Ничего, ровно ничего не требовал он для себя, и все, что он придумывал и соображал, все относилось исключительно к тому, что можно предоставить ей.

Когда он устроил и зажег для нее лампадку, он подошел к ней поближе, и даже как будто бы испугался, увидя красоту ее лица, освещенного трепетным светом огонька.

Вслед за тем она скрылась, и он остался один среди ночного мрака и под дождем.

Не находя покоя, бродил он взад и вперед, и томительная тоска и желание еще раз увидеть ее лицо, освещенное лампадкой, и ее белую руку, протянувшуюся за ночником, начало все сильнее и сильнее овладевать им и все более и более ускорять биение его сердца.

И каждый раз, когда Павел проходил мимо пещеры и замечал свет, в нем пробуждалось неодолимое влечение подкрасться к ней и взглянуть на нее еще раз.

О молитве и бичевании, своих старых средствах против греховных мыслей, он уже не думал; но зато упорно подыскивал причину, которая могла бы извинить его перед самим собою, если бы он решился к ней войти.

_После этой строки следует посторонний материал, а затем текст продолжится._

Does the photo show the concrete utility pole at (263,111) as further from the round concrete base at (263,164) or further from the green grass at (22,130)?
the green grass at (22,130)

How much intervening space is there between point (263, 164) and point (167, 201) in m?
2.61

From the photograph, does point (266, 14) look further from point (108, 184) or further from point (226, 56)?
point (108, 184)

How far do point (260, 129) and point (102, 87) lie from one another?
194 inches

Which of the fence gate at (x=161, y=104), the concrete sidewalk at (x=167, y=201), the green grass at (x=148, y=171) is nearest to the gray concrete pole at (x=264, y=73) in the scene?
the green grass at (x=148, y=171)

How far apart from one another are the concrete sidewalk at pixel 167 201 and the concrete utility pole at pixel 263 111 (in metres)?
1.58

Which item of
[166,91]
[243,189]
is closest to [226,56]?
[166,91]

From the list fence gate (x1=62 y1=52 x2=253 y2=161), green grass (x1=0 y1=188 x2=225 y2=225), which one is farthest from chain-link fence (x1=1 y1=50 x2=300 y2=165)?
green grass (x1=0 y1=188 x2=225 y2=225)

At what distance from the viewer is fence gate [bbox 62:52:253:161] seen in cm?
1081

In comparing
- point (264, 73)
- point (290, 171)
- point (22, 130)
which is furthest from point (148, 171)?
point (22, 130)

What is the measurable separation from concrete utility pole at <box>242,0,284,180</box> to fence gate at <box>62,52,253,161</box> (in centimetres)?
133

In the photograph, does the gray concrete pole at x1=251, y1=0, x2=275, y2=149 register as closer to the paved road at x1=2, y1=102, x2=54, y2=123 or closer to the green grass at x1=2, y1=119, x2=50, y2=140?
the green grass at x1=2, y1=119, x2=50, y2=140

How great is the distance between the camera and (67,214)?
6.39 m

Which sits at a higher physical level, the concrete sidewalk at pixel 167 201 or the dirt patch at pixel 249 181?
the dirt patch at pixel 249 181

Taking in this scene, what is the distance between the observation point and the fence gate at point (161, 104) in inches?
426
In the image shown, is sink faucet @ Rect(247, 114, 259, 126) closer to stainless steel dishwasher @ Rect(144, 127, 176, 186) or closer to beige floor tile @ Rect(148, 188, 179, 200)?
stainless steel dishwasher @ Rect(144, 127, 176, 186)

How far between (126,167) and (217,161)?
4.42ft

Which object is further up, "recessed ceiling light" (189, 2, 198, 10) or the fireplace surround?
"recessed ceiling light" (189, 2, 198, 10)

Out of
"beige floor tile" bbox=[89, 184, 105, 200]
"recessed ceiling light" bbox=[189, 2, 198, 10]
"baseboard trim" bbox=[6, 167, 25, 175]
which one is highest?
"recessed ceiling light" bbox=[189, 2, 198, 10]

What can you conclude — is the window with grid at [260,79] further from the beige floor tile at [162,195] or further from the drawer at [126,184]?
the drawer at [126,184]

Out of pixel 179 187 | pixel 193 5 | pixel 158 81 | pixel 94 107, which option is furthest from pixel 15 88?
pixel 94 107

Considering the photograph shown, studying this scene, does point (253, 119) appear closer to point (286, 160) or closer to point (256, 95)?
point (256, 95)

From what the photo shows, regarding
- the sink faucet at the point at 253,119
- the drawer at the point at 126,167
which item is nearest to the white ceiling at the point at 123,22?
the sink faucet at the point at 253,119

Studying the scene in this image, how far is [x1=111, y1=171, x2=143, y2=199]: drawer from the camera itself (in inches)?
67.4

И вот александриец вспомнил, что в пещере лежит овечья шкура, а ночь ведь холодна. Несмотря на свой обет не носить более шубы, он решился зайти за этим одеянием, и если он при этом увидит и ее, что же за беда?

Когда Павел вошел в проход, тайный голос увещевал его вернуться и этот же голос говорил ему, что он сбился с истинного пути и крадется как вор; но тотчас же последовал и извинительный ответ: «Это для того, чтобы не разбудить ее; ведь она же спит».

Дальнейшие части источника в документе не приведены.